-- Source --
==========
While styling of the 1991 was more rounded and aerodynamic inside and out, the look was very similar to the 1990 model as Chrysler didn’t want to alter its winning formula too much, and all the previous Town & Country’s gingerbread add-ons were retained — including the station wagon-like wood trim which now could be deleted for gold pin striping — continuing its persona as a very conservative luxury minivan.
As North America’s largest automaker, GM hardly sat still on the sidelines through the 1980s as Chrysler fattened its wallets with its highly profitable minivans. GM’s first “bigger is better” rear-wheel drive Astro/Safari twins did little in chipping away at Chrysler’s market dominance, but its second crack at it was a much closer copy of Chrysler’s winning formula, at least on paper. After all, How hard can it be to make a minivan?
With its new U-body minivans, GM saw itself poised to gain a large portion of Chrysler’s market share. Like Chrysler, GM’s first front-wheel drive minivan was sold under three separate divisions, enabling for greater distribution and a wider range of prices, personalities, and appeal. Also like Chrysler, one of these three variants was positioned as a luxury model, in the form of the Oldsmobile Silhouette. Versus the Town & Country, the Silhouette was at the complete opposite end of the luxury spectrum, possessing none of the Town & Country’s traditional K-car qualities. Little did we know, this wouldn’t necessarily be a positive.
On the positive, the Silhouette, like its Chevrolet Lumina APV and Pontiac Trans Sport siblings, sought to be more innovative and family-friendly, with features such as dent-resistant polymer plastic body panels, an available rear air inflation kit with hose, and modular rear seats that could be individually removed and reconfigured for numerous flexible seating arrangements.
In the Silhouette, seven passenger seating was standard in the somewhat unusual for a North American minivan 2+3+2 configuration, while even more unusually, six passenger seating was an optional package for its first several years. When specified, this 2+2+2 seating configuration replaced the three middle row modular seats with two outboard-positioned modular seats with integral armrests for greater comfort, and a center walk-through aisle to the third row. Perforated leather seat upholstery was optional, though curiously when optioned, door trim panels remained cloth.
==========
-- Short problem 1 --
Reproduce the part of the minivan text starting with "With its new" and going on through "be a positive.".
-- Short problem 2 --
Transcribe the entries word for word, starting with the line with "What distance from the camera does" and going on through the line with "39.9 inches", and leave the pictures out.
The minivan text has nothing to do with the entries.
==========
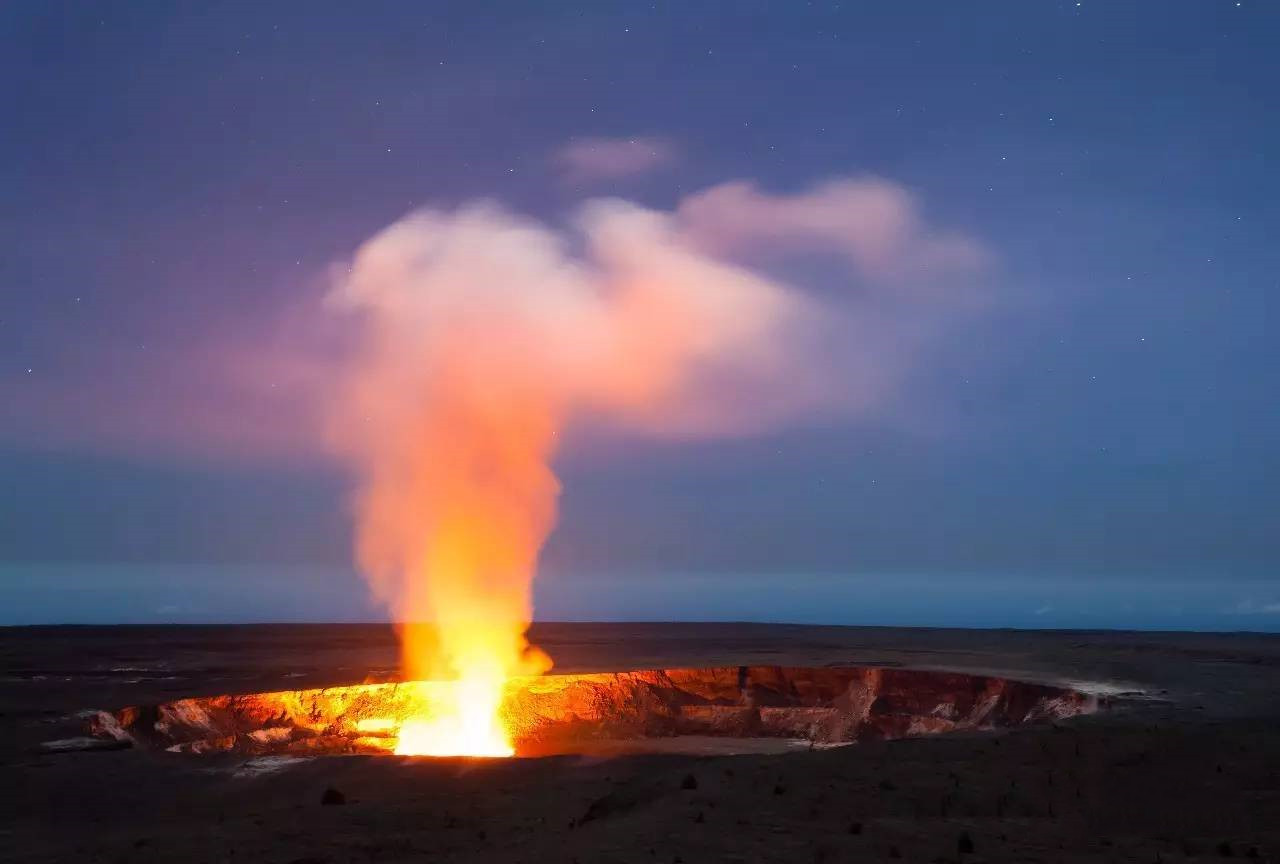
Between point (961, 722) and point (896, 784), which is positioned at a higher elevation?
point (896, 784)

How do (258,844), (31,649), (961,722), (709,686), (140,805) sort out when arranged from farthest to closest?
(31,649)
(709,686)
(961,722)
(140,805)
(258,844)

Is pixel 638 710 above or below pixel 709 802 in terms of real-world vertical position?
below

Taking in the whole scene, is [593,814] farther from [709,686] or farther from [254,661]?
[254,661]

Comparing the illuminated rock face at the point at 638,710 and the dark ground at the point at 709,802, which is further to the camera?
the illuminated rock face at the point at 638,710

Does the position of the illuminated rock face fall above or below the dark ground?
below

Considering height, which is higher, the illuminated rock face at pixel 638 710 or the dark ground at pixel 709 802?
the dark ground at pixel 709 802

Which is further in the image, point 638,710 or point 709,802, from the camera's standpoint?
point 638,710

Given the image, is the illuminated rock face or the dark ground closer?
the dark ground

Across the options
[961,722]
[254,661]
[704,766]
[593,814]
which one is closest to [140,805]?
[593,814]
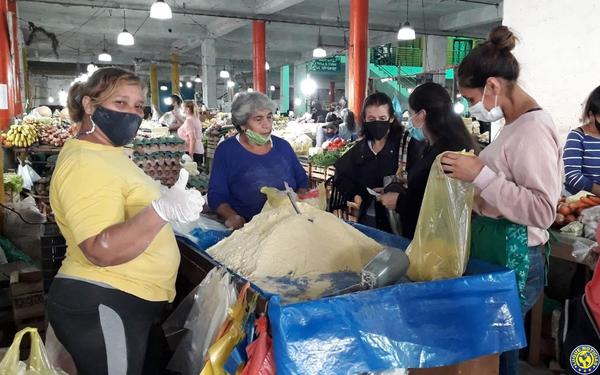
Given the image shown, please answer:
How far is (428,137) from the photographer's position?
102 inches

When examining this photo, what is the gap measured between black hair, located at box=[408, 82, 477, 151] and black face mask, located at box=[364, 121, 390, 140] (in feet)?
1.64

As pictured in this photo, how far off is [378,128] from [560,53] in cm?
204

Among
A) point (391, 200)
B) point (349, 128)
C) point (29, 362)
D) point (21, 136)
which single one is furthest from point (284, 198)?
point (349, 128)

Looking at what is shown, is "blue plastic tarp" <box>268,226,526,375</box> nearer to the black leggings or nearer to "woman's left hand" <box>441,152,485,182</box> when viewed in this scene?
"woman's left hand" <box>441,152,485,182</box>

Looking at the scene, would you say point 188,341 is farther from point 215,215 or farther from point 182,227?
point 215,215

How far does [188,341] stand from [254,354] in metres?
0.60

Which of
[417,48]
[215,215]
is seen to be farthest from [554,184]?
[417,48]

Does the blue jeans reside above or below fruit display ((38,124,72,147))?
below

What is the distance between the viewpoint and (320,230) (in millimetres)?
1982

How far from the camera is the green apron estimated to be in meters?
1.79

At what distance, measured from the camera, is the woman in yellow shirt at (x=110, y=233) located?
149cm

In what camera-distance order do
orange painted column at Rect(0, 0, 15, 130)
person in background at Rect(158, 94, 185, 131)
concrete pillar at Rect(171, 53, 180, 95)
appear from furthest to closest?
concrete pillar at Rect(171, 53, 180, 95) → person in background at Rect(158, 94, 185, 131) → orange painted column at Rect(0, 0, 15, 130)

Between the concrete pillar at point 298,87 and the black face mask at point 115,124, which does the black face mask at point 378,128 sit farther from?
the concrete pillar at point 298,87

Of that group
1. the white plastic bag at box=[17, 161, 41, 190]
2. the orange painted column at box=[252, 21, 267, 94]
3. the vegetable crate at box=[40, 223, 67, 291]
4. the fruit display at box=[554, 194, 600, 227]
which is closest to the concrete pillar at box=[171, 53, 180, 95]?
the orange painted column at box=[252, 21, 267, 94]
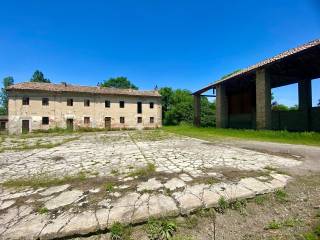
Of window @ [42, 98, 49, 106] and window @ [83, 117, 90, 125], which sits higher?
window @ [42, 98, 49, 106]

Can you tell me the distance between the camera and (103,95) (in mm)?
28281

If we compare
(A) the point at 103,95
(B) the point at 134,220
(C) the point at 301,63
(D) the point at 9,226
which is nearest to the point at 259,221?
(B) the point at 134,220

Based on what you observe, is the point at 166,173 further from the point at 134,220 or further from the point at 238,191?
the point at 134,220

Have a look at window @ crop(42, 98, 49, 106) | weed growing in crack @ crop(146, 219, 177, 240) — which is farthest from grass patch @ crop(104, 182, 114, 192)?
window @ crop(42, 98, 49, 106)

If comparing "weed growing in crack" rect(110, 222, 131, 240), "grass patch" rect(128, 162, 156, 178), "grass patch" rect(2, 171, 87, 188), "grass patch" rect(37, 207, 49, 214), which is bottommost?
"weed growing in crack" rect(110, 222, 131, 240)

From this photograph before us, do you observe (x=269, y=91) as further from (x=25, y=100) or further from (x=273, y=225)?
(x=25, y=100)

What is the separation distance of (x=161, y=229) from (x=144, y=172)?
79.8 inches

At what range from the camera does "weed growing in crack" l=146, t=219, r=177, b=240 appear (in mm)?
1964

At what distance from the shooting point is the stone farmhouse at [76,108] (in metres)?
23.8

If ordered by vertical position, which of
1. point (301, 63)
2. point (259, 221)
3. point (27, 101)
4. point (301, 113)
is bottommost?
point (259, 221)

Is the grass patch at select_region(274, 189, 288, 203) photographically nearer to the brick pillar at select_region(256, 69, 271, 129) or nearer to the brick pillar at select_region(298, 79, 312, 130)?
the brick pillar at select_region(256, 69, 271, 129)

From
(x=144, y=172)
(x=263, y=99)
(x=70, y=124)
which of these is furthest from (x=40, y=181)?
(x=70, y=124)

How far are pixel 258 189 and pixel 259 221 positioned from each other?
85 cm

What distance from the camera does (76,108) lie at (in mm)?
26578
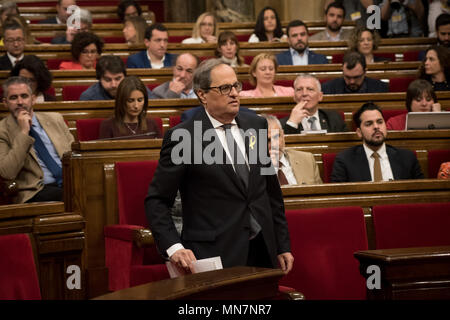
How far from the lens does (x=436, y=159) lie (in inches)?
130

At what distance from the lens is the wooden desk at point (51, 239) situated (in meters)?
1.82

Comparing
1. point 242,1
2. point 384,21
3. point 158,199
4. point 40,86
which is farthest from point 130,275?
point 242,1

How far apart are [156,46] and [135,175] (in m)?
2.34

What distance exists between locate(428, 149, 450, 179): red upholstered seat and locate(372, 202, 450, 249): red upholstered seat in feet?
3.36

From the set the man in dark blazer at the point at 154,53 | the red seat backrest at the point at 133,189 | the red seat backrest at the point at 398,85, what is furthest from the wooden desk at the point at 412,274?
the man in dark blazer at the point at 154,53

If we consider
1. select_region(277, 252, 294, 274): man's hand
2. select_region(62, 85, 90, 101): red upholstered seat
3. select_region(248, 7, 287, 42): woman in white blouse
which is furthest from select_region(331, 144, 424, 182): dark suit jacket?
select_region(248, 7, 287, 42): woman in white blouse

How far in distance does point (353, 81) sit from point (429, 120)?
39.9 inches

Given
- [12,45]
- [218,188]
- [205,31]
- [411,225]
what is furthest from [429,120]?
[12,45]

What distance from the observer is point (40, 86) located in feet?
12.8

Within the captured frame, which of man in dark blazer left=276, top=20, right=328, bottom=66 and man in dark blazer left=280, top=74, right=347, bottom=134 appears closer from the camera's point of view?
man in dark blazer left=280, top=74, right=347, bottom=134

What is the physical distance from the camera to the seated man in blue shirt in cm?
391

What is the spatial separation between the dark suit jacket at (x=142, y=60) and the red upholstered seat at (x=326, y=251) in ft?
9.59

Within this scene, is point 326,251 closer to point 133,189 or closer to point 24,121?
point 133,189

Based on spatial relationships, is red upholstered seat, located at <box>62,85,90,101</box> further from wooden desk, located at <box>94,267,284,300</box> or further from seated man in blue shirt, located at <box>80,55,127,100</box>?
wooden desk, located at <box>94,267,284,300</box>
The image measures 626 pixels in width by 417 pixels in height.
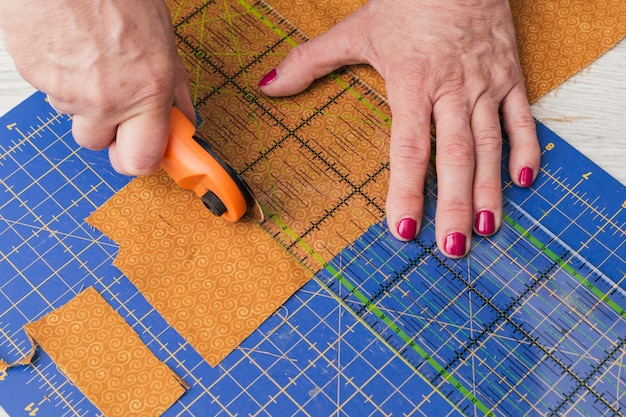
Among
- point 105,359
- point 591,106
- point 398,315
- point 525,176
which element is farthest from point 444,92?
point 105,359

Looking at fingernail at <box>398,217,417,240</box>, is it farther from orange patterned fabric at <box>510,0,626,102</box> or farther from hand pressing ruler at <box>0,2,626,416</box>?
orange patterned fabric at <box>510,0,626,102</box>

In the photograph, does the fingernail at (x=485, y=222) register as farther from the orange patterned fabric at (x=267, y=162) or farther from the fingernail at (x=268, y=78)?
the fingernail at (x=268, y=78)

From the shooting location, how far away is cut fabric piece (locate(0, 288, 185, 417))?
1260mm

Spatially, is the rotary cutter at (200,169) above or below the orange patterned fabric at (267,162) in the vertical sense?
above

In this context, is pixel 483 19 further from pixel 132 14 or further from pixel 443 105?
pixel 132 14

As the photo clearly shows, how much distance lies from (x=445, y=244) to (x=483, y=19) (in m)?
0.53

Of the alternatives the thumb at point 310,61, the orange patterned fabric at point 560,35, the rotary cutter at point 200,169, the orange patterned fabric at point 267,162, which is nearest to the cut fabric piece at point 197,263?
the orange patterned fabric at point 267,162

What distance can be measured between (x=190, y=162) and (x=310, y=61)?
45 cm

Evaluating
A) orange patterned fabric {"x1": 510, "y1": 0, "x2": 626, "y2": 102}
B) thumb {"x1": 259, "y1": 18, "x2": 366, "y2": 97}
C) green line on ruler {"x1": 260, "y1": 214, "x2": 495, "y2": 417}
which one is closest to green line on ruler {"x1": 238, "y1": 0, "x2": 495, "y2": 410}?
green line on ruler {"x1": 260, "y1": 214, "x2": 495, "y2": 417}

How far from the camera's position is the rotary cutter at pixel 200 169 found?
123 cm

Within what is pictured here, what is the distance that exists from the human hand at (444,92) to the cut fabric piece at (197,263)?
0.93 ft

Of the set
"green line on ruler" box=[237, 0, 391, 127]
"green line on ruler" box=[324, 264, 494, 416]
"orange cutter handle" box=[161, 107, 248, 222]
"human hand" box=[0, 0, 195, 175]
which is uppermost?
"human hand" box=[0, 0, 195, 175]

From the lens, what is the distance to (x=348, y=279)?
4.48 feet

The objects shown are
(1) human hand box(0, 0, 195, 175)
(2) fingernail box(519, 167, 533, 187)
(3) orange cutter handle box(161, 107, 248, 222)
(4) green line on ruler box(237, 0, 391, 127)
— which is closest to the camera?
(1) human hand box(0, 0, 195, 175)
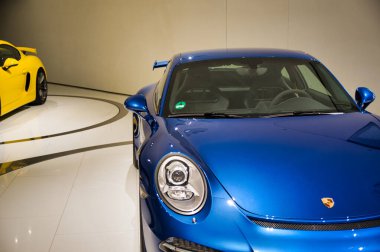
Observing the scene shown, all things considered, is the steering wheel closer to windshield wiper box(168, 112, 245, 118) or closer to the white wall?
windshield wiper box(168, 112, 245, 118)

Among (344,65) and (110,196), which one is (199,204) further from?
(344,65)

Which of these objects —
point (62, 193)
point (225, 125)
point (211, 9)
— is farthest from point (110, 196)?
point (211, 9)

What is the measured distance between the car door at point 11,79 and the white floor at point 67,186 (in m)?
0.35

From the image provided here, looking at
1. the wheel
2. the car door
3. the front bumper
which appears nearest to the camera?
the front bumper

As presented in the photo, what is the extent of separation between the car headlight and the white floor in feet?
2.78

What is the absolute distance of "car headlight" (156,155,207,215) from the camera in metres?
1.80

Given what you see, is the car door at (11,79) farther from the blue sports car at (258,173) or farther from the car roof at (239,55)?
the blue sports car at (258,173)

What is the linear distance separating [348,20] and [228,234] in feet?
15.4

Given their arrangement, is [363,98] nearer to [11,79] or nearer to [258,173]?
[258,173]

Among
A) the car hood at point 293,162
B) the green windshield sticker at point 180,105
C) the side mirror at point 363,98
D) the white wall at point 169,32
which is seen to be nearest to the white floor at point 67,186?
the green windshield sticker at point 180,105

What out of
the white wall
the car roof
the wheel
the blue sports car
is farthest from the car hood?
the wheel

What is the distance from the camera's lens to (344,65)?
581 centimetres

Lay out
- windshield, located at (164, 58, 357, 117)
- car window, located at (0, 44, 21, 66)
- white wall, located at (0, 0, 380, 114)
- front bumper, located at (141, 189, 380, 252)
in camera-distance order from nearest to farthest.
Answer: front bumper, located at (141, 189, 380, 252) < windshield, located at (164, 58, 357, 117) < white wall, located at (0, 0, 380, 114) < car window, located at (0, 44, 21, 66)

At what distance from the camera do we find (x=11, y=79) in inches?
240
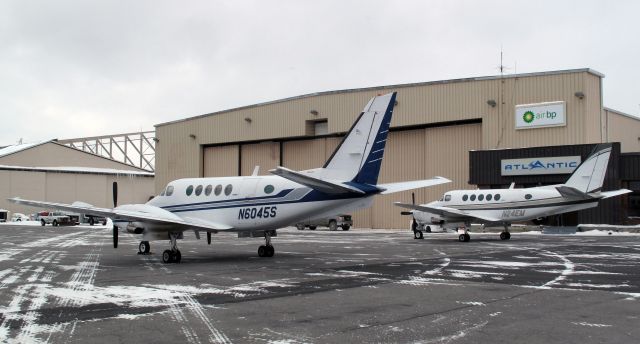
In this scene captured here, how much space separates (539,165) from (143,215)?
111 feet

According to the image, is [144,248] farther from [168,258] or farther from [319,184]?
[319,184]

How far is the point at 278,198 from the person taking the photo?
65.1ft

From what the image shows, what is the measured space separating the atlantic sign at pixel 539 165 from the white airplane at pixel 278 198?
2619 centimetres

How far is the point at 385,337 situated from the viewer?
7625 mm

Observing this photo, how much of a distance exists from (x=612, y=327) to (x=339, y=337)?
3932 millimetres

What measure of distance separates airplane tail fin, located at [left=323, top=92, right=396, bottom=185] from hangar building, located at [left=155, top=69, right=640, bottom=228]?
28963 millimetres

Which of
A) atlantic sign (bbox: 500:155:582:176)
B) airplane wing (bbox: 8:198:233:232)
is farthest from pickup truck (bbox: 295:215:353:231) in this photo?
airplane wing (bbox: 8:198:233:232)

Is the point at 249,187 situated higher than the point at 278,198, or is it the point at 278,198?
==========
-- Output 1 --
With its new U-body minivans, GM saw itself poised to gain a large portion of Chrysler’s market share. Like Chrysler, GM’s first front-wheel drive minivan was sold under three separate divisions, enabling for greater distribution and a wider range of prices, personalities, and appeal. Also like Chrysler, one of these three variants was positioned as a luxury model, in the form of the Oldsmobile Silhouette. Versus the Town & Country, the Silhouette was at the complete opposite end of the luxury spectrum, possessing none of the Town & Country’s traditional K-car qualities. Little did we know, this wouldn’t necessarily be a positive.

-- Output 2 --
What distance from the camera does (76,108) lie at (in mm)?
26578
How far from the lens does (x=436, y=159) lie (in inches)?
130

At what distance from the lens is the wooden desk at point (51, 239) situated (in meters)?
1.82

Comparing
1. point 242,1
2. point 384,21
3. point 158,199
4. point 40,86
which is farthest from point 130,275?
point 242,1

How far apart are [156,46] and [135,175] (in m)?
2.34

What distance exists between locate(428, 149, 450, 179): red upholstered seat and locate(372, 202, 450, 249): red upholstered seat in feet?
3.36

From the set the man in dark blazer at the point at 154,53 | the red seat backrest at the point at 133,189 | the red seat backrest at the point at 398,85, what is furthest from the wooden desk at the point at 412,274?
the man in dark blazer at the point at 154,53

If we consider
1. select_region(277, 252, 294, 274): man's hand
2. select_region(62, 85, 90, 101): red upholstered seat
3. select_region(248, 7, 287, 42): woman in white blouse
which is furthest from select_region(331, 144, 424, 182): dark suit jacket?
select_region(248, 7, 287, 42): woman in white blouse

How far in distance does point (353, 81) sit from point (429, 120)?
39.9 inches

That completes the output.